-- START Exercise data --
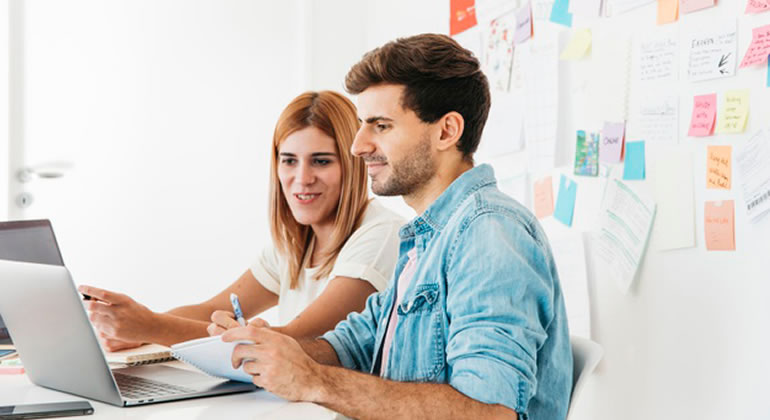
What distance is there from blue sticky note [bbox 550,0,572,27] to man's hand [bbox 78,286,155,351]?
1185 millimetres

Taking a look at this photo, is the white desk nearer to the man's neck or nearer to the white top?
the man's neck

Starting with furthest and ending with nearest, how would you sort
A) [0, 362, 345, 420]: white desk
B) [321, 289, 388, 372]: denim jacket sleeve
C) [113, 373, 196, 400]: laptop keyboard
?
[321, 289, 388, 372]: denim jacket sleeve, [113, 373, 196, 400]: laptop keyboard, [0, 362, 345, 420]: white desk

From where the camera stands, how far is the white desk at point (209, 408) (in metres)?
1.08

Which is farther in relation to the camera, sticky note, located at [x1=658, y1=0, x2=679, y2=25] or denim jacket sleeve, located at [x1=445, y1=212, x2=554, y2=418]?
sticky note, located at [x1=658, y1=0, x2=679, y2=25]

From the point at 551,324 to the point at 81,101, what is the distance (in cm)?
237

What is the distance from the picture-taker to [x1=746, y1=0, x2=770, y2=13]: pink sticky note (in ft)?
4.57

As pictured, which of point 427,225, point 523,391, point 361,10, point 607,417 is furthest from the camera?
point 361,10

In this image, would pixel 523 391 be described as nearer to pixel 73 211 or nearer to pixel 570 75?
pixel 570 75

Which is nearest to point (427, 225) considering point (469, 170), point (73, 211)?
point (469, 170)

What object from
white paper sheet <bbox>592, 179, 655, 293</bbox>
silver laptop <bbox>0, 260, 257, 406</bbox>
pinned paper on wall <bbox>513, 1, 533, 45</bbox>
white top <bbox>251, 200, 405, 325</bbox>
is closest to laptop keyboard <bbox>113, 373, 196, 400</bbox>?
silver laptop <bbox>0, 260, 257, 406</bbox>

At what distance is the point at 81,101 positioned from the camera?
3.04m

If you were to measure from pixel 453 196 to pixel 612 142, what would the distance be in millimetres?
583

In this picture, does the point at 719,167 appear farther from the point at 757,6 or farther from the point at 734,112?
the point at 757,6

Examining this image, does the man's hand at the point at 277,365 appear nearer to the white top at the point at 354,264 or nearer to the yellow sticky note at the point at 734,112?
the white top at the point at 354,264
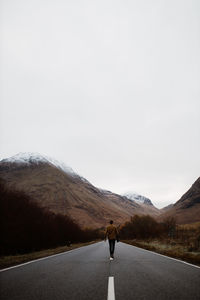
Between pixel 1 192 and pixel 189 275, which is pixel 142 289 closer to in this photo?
pixel 189 275

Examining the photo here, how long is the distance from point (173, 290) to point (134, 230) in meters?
71.4

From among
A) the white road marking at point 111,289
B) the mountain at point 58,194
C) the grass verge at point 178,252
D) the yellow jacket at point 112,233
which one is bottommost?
the grass verge at point 178,252

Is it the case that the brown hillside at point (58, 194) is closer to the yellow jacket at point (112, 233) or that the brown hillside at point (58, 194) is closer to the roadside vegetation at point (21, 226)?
the roadside vegetation at point (21, 226)

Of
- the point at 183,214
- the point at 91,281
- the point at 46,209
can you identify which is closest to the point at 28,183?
the point at 183,214

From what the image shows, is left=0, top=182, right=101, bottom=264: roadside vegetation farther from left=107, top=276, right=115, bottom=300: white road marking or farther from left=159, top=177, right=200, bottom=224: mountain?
left=159, top=177, right=200, bottom=224: mountain

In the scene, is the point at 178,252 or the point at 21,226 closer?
the point at 178,252

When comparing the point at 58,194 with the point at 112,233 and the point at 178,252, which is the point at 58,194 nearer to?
the point at 178,252

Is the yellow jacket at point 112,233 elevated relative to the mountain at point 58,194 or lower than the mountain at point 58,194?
lower

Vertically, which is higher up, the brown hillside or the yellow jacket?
the brown hillside

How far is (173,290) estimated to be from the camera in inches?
191

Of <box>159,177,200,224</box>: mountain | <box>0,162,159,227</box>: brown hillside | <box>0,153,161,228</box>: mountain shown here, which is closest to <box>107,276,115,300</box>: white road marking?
<box>0,153,161,228</box>: mountain

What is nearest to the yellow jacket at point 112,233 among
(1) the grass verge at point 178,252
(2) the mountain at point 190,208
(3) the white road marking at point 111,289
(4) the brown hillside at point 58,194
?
(1) the grass verge at point 178,252

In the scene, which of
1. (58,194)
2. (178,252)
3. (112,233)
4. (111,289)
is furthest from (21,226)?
(58,194)

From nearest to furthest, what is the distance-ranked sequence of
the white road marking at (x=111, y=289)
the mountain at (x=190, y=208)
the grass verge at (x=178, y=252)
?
1. the white road marking at (x=111, y=289)
2. the grass verge at (x=178, y=252)
3. the mountain at (x=190, y=208)
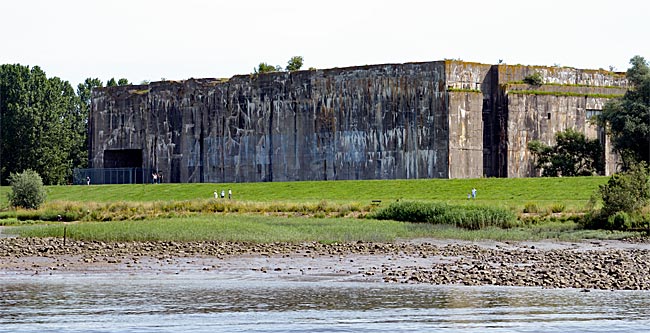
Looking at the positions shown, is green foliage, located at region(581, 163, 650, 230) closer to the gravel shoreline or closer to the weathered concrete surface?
the gravel shoreline

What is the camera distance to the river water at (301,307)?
21.5 meters

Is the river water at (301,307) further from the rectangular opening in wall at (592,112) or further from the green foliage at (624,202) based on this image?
the rectangular opening in wall at (592,112)

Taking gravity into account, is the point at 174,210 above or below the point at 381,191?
below

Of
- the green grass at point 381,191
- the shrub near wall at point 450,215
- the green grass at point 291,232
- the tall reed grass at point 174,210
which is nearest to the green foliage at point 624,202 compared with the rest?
the green grass at point 291,232

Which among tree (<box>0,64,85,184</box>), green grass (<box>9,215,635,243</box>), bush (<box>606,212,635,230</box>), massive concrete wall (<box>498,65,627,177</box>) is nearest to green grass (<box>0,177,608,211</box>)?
bush (<box>606,212,635,230</box>)

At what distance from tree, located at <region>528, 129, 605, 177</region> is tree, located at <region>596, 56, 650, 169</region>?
11.1 feet

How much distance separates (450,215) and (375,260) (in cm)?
1438

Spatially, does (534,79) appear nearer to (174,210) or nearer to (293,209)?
(293,209)

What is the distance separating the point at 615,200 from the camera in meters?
46.7

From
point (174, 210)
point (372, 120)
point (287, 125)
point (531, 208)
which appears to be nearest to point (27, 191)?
point (174, 210)

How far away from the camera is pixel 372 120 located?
79.5 meters

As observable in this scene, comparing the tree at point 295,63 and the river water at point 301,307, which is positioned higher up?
the tree at point 295,63

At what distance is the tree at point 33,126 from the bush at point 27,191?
37.1 metres

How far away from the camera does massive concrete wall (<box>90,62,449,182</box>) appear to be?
7794 cm
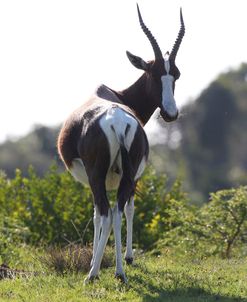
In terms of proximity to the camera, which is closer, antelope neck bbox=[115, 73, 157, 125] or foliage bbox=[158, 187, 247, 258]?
antelope neck bbox=[115, 73, 157, 125]

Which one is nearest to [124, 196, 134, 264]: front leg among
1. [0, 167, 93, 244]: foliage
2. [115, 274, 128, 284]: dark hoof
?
[115, 274, 128, 284]: dark hoof

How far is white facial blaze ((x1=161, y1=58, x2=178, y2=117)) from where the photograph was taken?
40.1ft

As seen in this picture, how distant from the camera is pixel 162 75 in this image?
41.5 feet

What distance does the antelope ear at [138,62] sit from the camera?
13.1m

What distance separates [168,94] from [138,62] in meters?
0.99

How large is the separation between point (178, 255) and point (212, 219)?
0.87 m

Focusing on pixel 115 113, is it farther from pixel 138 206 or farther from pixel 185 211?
pixel 138 206

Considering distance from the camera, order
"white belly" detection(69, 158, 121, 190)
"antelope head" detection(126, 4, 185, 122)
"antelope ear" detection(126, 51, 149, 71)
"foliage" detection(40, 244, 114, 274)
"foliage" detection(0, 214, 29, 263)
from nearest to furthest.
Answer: "white belly" detection(69, 158, 121, 190) < "foliage" detection(40, 244, 114, 274) < "antelope head" detection(126, 4, 185, 122) < "antelope ear" detection(126, 51, 149, 71) < "foliage" detection(0, 214, 29, 263)

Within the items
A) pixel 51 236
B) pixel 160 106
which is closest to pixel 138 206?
pixel 51 236

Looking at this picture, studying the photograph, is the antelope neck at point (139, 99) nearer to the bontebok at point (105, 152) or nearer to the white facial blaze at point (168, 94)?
the white facial blaze at point (168, 94)

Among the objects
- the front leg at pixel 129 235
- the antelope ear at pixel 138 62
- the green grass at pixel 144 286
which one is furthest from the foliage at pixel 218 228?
the green grass at pixel 144 286

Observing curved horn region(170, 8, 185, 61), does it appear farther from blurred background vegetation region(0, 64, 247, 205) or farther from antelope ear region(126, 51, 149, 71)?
blurred background vegetation region(0, 64, 247, 205)

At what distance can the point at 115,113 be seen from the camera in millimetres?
10539

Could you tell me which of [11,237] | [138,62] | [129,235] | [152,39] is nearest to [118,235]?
[129,235]
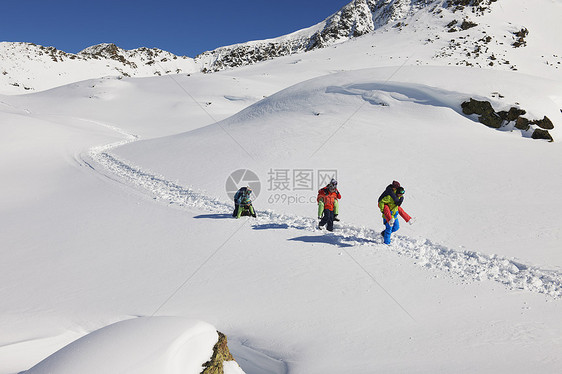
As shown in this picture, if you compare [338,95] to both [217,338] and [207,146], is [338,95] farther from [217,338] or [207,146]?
[217,338]

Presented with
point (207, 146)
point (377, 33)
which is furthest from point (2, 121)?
point (377, 33)

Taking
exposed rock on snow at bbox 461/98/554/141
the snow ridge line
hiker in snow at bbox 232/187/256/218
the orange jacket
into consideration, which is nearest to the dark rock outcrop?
the snow ridge line

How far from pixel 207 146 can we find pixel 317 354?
15421mm

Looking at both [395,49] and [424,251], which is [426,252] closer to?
[424,251]

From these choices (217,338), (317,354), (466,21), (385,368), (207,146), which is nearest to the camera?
(217,338)

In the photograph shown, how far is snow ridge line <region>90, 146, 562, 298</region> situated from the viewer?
19.9 ft

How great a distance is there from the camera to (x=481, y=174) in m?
12.3

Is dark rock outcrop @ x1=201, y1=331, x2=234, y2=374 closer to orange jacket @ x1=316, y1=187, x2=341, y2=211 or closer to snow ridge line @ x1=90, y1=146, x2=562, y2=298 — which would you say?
snow ridge line @ x1=90, y1=146, x2=562, y2=298

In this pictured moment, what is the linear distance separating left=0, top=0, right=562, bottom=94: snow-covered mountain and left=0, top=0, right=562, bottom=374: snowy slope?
4144 cm

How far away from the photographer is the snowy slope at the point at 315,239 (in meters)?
4.64

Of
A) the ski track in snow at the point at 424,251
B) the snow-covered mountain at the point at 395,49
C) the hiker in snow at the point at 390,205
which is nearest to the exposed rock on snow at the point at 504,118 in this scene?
the ski track in snow at the point at 424,251

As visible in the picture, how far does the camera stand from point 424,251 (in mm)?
7484

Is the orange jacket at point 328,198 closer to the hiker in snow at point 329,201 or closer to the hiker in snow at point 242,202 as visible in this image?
the hiker in snow at point 329,201

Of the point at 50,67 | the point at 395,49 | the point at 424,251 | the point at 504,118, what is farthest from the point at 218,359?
the point at 50,67
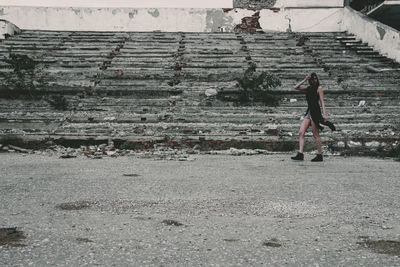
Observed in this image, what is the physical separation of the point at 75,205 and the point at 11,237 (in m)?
0.89

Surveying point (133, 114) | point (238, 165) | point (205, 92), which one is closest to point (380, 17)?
point (205, 92)

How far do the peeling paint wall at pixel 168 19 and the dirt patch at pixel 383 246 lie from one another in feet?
46.3

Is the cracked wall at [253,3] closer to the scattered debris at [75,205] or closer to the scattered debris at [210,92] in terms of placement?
the scattered debris at [210,92]

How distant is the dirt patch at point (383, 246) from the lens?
2811 millimetres

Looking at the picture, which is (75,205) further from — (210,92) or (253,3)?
(253,3)

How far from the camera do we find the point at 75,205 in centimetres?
381

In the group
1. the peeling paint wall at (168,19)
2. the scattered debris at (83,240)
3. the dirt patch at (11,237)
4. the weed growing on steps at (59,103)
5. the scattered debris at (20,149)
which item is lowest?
the scattered debris at (20,149)

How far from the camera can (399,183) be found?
5.11m

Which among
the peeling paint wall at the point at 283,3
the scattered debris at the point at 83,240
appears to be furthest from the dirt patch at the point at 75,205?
the peeling paint wall at the point at 283,3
-- END Exercise data --
_Written request:_ Give the stretch of the records above, from the line containing "How far do the" through the end of the records, as a Markdown table with columns Row and Line, one line per row and blank lines left out.

_The result:_
| Row | Line |
|---|---|
| 1 | How far do the peeling paint wall at pixel 168 19 and the dirt patch at pixel 383 246 lie from one another in feet? |
| 2 | 46.3 |
| 3 | Is the cracked wall at [253,3] closer to the scattered debris at [75,205] or closer to the scattered debris at [210,92] in terms of placement? |
| 4 | the scattered debris at [210,92] |
| 5 | How distant is the dirt patch at point (383, 246) from the lens? |
| 6 | 2811 millimetres |
| 7 | Looking at the picture, which is (75,205) further from — (210,92) or (253,3)? |
| 8 | (253,3) |
| 9 | How far from the camera do we find the point at 75,205 in centimetres? |
| 10 | 381 |
| 11 | In the group |
| 12 | 1. the peeling paint wall at (168,19) |
| 13 | 2. the scattered debris at (83,240) |
| 14 | 3. the dirt patch at (11,237) |
| 15 | 4. the weed growing on steps at (59,103) |
| 16 | 5. the scattered debris at (20,149) |
| 17 | which item is lowest? |
| 18 | the scattered debris at (20,149) |
| 19 | How far from the camera can (399,183) be found? |
| 20 | 5.11m |
| 21 | Which among |
| 22 | the peeling paint wall at the point at 283,3 |
| 23 | the scattered debris at the point at 83,240 |
| 24 | appears to be furthest from the dirt patch at the point at 75,205? |
| 25 | the peeling paint wall at the point at 283,3 |